What are the signs and symptoms of acute tubular necrosis?
Symptoms of acute tubular necrosis include:
- A small amount of urine output.
- Swelling and fluid retention.
- Nausea and vomiting.
- Trouble waking up/drowsiness.
- Feeling sluggish.
What are the 3 phases of ATN?
The course of ATN can be divided into three phases:
- Onset or initiating phase. Lasting hours or days, this is the time from onset of the precipitating event (for example, toxin exposure) until tubular injury occurs.
- Maintenance phase.
- Recovery phase.
How long does ATN last?
ATN can last for a few days to 6 weeks or more. This may be followed by 1 or 2 days of making an unusually large amount of urine as the kidneys recover. Kidney function often returns to normal, but there may be other serious problems and complications.
What are the 2 types of ATN?
- ischemic ATN occurs when severe hypotension leads to decreased renal perfusion.

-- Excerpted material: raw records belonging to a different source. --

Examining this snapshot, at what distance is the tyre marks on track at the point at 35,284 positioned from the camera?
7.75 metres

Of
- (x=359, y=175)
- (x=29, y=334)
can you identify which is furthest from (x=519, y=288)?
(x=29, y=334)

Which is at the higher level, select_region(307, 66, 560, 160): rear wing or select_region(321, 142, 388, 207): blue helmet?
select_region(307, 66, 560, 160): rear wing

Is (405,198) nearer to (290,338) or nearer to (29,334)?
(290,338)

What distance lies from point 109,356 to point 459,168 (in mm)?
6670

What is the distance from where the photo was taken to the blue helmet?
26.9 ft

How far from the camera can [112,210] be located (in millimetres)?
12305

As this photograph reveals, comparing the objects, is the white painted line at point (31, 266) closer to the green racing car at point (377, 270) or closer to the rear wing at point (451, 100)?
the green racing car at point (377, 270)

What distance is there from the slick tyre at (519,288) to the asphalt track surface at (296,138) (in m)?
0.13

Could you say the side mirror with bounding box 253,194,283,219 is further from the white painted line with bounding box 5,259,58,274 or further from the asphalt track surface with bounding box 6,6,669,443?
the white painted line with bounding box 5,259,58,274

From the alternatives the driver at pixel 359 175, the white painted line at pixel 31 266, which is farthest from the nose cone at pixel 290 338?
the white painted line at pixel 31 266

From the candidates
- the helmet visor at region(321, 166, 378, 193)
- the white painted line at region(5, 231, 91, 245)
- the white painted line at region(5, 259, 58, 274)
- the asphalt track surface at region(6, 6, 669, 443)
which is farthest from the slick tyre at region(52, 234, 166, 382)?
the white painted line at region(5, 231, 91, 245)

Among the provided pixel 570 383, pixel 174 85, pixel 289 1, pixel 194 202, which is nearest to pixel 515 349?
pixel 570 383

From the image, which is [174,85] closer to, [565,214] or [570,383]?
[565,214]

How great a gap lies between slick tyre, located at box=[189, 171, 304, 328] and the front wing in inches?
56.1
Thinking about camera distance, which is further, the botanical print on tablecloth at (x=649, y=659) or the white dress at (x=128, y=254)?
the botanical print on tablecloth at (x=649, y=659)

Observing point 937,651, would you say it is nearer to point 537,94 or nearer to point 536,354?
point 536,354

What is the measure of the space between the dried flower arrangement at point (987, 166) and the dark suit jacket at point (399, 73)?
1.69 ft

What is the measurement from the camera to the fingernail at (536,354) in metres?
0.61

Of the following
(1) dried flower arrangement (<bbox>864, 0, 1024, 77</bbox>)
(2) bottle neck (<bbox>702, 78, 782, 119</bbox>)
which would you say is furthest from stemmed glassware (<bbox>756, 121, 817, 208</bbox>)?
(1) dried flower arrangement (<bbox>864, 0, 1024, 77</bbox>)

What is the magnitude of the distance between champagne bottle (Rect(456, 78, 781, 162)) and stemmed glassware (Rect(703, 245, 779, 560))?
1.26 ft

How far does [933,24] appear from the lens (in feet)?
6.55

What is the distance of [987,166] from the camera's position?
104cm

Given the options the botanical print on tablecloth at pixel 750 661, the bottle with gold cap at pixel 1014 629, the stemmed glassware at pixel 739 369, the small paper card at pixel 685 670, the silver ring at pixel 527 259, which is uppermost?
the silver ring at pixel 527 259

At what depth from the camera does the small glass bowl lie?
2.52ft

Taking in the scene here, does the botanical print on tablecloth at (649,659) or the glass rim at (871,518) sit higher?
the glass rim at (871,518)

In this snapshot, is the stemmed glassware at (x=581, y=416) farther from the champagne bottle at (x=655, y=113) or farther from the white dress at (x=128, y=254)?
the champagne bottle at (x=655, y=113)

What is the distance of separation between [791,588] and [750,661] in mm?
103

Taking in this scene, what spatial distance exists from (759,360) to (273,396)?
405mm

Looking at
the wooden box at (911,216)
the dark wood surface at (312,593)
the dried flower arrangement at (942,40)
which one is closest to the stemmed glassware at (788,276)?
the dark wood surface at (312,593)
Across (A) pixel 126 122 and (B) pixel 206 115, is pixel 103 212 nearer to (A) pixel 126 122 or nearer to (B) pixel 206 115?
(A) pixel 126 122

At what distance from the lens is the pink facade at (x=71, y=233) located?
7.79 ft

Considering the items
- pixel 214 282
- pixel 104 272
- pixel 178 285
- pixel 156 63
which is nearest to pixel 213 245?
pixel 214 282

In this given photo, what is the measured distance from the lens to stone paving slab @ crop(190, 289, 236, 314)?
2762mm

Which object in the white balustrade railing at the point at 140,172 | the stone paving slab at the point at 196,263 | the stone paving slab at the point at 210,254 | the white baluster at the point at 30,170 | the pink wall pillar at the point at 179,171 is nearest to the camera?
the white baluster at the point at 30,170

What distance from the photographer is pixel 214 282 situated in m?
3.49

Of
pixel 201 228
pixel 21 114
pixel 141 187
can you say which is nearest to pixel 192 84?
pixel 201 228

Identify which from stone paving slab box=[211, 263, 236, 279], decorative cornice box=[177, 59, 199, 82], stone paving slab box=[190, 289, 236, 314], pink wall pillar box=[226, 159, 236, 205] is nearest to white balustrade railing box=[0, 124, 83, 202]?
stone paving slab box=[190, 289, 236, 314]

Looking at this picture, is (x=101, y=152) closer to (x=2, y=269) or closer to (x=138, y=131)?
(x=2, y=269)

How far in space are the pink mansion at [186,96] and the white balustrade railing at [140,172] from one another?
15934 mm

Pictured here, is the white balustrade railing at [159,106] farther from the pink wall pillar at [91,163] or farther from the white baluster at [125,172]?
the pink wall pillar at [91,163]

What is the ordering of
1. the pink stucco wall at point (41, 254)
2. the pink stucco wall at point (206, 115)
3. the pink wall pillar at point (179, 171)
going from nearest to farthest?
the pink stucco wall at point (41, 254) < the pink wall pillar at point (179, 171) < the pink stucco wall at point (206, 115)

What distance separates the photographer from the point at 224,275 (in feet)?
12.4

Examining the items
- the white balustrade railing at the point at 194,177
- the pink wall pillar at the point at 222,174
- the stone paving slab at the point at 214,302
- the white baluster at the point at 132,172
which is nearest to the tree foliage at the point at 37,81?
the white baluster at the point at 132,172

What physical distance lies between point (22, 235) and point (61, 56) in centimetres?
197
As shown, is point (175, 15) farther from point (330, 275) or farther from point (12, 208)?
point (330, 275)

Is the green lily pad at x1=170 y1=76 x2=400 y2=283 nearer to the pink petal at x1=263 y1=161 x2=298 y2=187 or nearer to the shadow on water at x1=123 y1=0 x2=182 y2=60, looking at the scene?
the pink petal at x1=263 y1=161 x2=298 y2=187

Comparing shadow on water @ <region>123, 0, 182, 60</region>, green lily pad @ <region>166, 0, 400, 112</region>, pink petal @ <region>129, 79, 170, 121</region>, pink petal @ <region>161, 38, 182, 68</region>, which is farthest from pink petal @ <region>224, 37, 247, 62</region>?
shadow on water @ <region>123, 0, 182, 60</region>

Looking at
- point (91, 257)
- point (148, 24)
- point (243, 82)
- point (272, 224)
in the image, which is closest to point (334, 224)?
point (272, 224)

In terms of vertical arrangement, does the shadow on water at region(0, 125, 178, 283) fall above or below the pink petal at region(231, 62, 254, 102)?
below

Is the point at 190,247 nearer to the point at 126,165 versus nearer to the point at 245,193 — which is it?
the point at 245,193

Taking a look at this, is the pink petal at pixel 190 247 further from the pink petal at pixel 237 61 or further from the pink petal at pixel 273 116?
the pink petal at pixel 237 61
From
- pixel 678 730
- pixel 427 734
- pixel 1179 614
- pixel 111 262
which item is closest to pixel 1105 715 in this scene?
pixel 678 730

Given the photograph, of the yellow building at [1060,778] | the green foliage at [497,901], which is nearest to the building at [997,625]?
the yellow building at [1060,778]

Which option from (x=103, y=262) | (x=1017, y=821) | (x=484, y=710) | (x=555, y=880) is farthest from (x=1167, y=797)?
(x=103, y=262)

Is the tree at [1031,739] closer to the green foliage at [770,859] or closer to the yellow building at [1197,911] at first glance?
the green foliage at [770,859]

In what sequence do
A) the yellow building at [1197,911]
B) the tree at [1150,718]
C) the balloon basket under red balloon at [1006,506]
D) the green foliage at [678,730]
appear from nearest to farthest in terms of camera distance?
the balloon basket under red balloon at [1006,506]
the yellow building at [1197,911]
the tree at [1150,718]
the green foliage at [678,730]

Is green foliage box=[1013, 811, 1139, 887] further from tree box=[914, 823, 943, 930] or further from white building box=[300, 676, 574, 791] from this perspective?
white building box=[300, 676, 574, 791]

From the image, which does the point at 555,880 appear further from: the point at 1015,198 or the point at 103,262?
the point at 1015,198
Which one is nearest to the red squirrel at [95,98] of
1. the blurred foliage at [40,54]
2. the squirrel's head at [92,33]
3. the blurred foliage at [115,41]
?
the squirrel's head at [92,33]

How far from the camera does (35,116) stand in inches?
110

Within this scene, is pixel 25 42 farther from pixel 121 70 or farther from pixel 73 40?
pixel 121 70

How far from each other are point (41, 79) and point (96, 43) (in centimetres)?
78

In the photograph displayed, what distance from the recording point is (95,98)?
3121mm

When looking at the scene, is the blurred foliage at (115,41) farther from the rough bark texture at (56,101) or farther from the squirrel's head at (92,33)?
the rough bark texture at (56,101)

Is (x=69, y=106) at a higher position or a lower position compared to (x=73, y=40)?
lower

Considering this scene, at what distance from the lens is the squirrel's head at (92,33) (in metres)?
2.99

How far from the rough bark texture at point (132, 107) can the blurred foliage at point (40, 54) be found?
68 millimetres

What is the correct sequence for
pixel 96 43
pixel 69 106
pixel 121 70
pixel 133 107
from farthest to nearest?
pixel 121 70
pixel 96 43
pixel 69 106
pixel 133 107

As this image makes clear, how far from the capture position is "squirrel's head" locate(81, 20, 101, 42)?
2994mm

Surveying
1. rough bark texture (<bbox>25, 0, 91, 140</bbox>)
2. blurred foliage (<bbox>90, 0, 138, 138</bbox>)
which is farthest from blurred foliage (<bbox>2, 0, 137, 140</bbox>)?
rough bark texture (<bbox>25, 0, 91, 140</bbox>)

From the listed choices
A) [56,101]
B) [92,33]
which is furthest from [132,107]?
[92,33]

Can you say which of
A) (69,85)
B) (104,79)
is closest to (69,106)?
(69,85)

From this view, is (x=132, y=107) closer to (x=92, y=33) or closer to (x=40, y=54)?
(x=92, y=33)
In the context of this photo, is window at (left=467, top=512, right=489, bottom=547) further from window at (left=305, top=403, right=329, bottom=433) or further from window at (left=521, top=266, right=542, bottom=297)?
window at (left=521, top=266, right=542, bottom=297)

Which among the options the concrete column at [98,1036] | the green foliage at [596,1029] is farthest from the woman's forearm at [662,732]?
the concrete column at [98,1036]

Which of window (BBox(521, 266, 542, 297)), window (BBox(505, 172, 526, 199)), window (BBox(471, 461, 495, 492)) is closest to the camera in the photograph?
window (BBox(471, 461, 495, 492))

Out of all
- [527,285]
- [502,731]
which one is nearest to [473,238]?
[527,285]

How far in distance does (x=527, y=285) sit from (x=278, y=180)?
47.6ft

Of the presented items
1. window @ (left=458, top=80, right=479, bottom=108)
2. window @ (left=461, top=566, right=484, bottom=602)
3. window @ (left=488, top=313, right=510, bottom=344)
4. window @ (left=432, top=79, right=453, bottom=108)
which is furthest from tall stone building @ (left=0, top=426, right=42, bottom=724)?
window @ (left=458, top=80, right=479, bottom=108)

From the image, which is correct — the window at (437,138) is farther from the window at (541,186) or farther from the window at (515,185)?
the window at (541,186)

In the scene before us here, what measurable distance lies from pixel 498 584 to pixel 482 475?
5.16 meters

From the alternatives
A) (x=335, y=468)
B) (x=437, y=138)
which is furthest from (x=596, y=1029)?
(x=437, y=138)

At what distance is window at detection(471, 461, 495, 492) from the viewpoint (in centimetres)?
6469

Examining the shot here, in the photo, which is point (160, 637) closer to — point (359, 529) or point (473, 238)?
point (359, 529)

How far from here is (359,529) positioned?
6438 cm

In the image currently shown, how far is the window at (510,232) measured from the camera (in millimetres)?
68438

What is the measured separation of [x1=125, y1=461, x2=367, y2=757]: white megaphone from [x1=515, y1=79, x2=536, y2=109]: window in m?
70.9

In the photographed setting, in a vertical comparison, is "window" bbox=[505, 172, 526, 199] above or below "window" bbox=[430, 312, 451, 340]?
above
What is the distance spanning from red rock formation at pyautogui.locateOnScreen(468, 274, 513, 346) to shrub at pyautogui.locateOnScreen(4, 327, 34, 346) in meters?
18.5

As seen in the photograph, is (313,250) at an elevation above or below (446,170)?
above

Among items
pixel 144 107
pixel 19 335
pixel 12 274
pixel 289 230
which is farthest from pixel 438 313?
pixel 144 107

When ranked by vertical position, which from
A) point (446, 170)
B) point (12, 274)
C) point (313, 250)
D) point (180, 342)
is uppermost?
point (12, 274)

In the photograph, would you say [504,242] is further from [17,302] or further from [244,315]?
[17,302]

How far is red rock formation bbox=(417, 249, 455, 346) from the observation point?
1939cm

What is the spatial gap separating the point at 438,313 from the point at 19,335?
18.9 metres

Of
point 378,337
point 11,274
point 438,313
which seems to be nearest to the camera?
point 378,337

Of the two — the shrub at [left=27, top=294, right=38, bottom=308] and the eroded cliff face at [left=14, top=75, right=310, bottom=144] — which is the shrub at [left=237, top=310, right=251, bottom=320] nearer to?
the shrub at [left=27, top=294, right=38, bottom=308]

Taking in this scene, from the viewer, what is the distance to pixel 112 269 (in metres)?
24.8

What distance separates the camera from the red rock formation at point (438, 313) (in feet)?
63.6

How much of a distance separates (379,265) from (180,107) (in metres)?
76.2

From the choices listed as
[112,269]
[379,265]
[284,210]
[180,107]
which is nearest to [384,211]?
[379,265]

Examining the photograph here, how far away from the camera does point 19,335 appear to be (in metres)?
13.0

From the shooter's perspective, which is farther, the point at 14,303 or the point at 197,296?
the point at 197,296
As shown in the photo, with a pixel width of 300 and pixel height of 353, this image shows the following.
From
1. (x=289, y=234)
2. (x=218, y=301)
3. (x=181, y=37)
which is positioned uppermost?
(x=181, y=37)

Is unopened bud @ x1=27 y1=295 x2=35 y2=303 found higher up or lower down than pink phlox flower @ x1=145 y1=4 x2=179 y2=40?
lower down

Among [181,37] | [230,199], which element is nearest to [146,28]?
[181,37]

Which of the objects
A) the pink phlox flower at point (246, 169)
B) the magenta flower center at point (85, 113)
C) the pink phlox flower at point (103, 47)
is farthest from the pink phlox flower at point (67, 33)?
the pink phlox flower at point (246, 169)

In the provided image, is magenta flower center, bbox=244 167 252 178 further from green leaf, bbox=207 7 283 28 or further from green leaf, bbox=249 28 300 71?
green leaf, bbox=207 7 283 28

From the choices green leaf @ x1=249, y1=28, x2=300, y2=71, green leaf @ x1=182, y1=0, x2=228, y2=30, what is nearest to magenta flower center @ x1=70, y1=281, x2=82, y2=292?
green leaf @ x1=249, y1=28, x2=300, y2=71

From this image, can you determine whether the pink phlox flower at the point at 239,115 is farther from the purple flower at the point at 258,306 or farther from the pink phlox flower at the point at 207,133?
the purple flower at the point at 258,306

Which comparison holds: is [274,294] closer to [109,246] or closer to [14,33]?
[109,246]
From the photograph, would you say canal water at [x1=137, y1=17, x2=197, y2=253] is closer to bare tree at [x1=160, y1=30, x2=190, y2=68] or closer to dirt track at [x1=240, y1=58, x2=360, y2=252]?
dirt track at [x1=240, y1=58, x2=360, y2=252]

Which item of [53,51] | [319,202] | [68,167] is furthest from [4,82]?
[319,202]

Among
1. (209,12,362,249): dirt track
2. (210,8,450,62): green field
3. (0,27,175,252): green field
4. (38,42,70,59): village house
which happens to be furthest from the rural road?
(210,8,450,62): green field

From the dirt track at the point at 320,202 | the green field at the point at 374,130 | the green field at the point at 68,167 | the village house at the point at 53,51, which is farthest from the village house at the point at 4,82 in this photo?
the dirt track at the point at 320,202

- toxic ATN occurs when a nephrotoxic drug decreases renal perfusion and/or causes tubular injury.
What are the long term effects of acute tubular necrosis?
ATN has also been associated with negative long term outcomes including progression to chronic kidney disease, end-stage renal disease, and long term mortality. Mortality associated with ATN is 37% in hospitalized patients and 78% in intensive care unit (ICU) patients.
How is acute tubular necrosis treated?
Intravenous furosemide or bumetanide in a single high dose (ie, 100-200 mg of furosemide) is commonly used, although little evidence indicates that it changes the course of ATN. The drug should be infused slowly because high doses can lead to hearing loss. If no response occurs, the treatment should be discontinued.
How is ATN treated?
Does acute tubular necrosis cause pain?
People with acute tubular necrosis usually have no symptoms. However, if the condition is severe, kidney failure. Kidney failure has many possible causes.
Are there long term effects of acute tubular necrosis?
Long-term outcome after ARF depends on absence of co-morbid factors, cause of initial admission and age. Although the late mortality rate is high and related with the original disease, renal function is adequate in most patients.